Para termos o retrato completo da presidência de Aníbal Cavaco Silva, só falta que Maria Alves da Silva Cavaco Silva (é mesmo assim, com um “Cavaco” ensanduichado entre dois “Silva”) nos faça a relação de quem, entre as visitas do Palácio de Belém, subtraiu uma colher de sobremesa do faqueiro presidencial e não devolveu os tupperwares e nos elucide sobre a dieta dos pavões.

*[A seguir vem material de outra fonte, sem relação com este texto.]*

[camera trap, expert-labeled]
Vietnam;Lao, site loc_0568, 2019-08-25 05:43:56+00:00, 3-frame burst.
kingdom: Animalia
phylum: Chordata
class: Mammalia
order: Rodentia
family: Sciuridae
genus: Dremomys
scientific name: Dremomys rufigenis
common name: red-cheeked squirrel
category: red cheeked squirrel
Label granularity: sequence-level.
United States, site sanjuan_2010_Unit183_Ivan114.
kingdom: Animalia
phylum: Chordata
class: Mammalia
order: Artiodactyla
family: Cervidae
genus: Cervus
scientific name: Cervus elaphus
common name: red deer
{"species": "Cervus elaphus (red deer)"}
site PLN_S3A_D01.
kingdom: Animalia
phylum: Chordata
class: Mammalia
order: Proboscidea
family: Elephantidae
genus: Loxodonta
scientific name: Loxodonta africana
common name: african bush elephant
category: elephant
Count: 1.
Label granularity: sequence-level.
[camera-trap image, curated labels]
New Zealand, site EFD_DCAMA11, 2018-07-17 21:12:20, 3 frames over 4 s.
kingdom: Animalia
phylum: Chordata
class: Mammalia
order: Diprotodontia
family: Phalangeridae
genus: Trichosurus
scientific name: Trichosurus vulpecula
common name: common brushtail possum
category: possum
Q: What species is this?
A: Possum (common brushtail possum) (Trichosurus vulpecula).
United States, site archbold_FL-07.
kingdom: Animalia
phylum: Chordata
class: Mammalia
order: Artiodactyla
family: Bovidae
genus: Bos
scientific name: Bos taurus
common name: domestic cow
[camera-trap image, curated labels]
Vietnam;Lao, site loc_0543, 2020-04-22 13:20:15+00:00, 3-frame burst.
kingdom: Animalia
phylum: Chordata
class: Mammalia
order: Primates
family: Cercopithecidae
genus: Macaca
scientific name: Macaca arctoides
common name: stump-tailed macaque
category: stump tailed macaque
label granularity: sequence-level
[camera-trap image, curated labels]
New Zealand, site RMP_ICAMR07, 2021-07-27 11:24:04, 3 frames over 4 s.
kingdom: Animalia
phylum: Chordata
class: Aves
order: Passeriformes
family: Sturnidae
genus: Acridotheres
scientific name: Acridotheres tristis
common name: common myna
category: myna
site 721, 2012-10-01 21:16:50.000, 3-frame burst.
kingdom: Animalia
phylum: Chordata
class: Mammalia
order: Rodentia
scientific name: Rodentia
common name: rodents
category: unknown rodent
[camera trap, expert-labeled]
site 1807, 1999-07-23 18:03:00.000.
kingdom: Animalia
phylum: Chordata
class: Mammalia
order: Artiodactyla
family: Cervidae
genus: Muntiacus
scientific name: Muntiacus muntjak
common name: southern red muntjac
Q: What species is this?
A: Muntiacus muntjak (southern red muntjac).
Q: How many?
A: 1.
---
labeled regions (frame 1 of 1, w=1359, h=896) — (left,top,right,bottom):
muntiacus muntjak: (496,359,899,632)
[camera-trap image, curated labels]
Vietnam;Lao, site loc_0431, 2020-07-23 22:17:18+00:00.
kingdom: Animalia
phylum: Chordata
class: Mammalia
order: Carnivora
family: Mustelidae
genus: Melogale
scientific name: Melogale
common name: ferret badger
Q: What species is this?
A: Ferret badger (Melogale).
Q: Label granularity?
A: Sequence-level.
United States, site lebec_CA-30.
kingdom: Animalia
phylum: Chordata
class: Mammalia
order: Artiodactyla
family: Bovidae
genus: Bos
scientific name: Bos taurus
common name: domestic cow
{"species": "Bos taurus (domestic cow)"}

Como se este panorama não fosse já “dantesco” – para usar o adjectivo favorito dos media entre Junho e Setembro – Quinta-feira e Outros Dias, cujo conteúdo deveria em princípio, ser de escasso interesse para quem não seja jornalista político, comentador televisivo ou politólogo, esgotou instantaneamente a primeira impressão e tem vindo a ser alvo de sucessivas reimpressões, estando há semanas confortavelmente instalado nos primeiros lugares das vendas de não-ficção, à frente dos habituais livros de dietas e auto-ajuda e de uma enxurrada de títulos sobre Fátima, cuja leitura conjunta seria penitência mais dura do que ir de joelhos de Vladivostok até à Cova da Iria. Aparentemente, o apetite por detalhes da pequena política não foi saciado com o best-seller Eu e os Políticos, de José António Saraiva, que já consumira ingloriamente muitos hectares de eucalipto no final de 2016.
Ainda no infausto mês de Fevereiro, todos os que tinham lido as 1064 páginas do 1.º volume de Jorge Sampaio. Uma Biografia (2012), de José Pedro Castanheira, e não tinham entrado em coma profundo, puderam regalar-se com o 2.º volume (mais 1064 páginas), que cobre o período que se inicia com a conquista da Câmara Municipal de Lisboa, em 1989, e tem como parte mais “suculenta” a presidência da República. Ora, ser Presidente da República Portuguesa em 1996-2006 não é o mesmo que ser Primeiro-Ministro do Reino Unido durante a II Guerra Mundial e receber-se da Guiné-Bissau a Ordem Nacional das Colinas do Boé e ser-se convidado para discursar na cerimónia de encerramento de um encontro da Confraria do Azeite não é o mesmo que gerir a evacuação de Dunkerque ou decidir o desembarque da Normandia e enfrentar Pedro Santana Lopes não é o mesmo que enfrentar Hitler, pelo que a trepidante presidência de Jorge Sampaio poderia, sem esforço, ser compactada num livrito de bolso de 50 páginas.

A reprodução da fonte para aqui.